Besonders überzeugend geriet das Startelfdebüt von Jannik Vestergaard. Der 19 Jahre alte Däne, dessen Mutter aus Krefeld stammt, bewies mit einer eindrucksvollen Leistung, dass er ein sehr großes Innenverteidigertalent ist. "Er hat sich wahnsinnig gut entwickelt und sich Woche für Woche verbessert", lobt Trainer Stanislawski den dänischen U 20-Nationalspieler, der 2010 von Bröndby Kopenhagen nach Hoffenheim wechselte.

Den großgewachsenen Spieler bezeichnet Stanislawski als "bescheiden, aufmerksam und sehr eifrig". Vestergaard sagte: "Dass ich gespielt habe, ist für mich ein Traum." Der kopfballstarke, spielintelligente und robuste Defensivspieler, der seinen dänischen Landsmann Danny Agger vom FC Liverpool als Vorbild bezeichnet, hat sich im letzten Jahr vor allem was die Dynamik angeht, gezielt verbessert.

Musona auf Augenhöhe

"Wir werden Jannik schon in dieser Saison noch gebrauchen", blickte 1899-Manager Ernst Tanner voraus. Im kommenden Januar wird Isaac Vorsah mit Ghana am Afrika-Cup teilnehmen, dann könnte zum Rückrundenstart Vestergaard wie gegen Köln mit Marvin Compper die Innenverteidigung bilden.

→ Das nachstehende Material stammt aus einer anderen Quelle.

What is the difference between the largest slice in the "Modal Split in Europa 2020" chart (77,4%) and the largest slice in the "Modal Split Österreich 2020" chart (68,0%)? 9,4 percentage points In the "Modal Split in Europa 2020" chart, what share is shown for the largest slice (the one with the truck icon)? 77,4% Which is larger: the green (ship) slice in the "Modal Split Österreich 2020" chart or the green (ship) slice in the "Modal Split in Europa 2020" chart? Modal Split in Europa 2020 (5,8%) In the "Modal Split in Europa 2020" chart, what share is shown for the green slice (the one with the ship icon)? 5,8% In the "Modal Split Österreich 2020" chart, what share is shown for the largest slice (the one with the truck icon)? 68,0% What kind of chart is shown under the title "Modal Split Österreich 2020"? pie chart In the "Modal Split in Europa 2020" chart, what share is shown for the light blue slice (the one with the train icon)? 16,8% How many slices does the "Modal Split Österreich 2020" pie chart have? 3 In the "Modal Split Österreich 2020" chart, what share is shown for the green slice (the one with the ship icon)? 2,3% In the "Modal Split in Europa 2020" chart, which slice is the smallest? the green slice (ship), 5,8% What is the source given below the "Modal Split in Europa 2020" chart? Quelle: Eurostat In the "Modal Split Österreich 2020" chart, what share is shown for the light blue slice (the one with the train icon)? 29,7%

Auch Knowledge Musona hat gegen Köln gezeigt, dass er eine Alternative ist, Der wendige und schnelle Angreifer, erzielte den Siegtreffer, nachdem er sich den Ball selbst erobert hatte und unaufhaltsam davonzog. Der Nationalspieler aus Simbabwe, der im Sommer von den Kaizer Chiefs aus Südafrika in den Kraichgau wechselte, bis sich in das Spiel hinein und stellte sein Talent unter Beweis.

"Für ihn war es wichtig zu sehen, dass er sich auf Augenhöhe mit den anderen Spielern befindet", sagte Stanislawski. Obasi, Kaiser und Schipplock sind ohnehin schon lange Startelf-Kandidaten. Und so freute sich Stanislawski nicht nur über den Einzug in die nächste Pokalrunde, sondern vor allem darüber, dass der Konkurrenzkampf im Kader noch einmal an Fahrt zugenommen hat.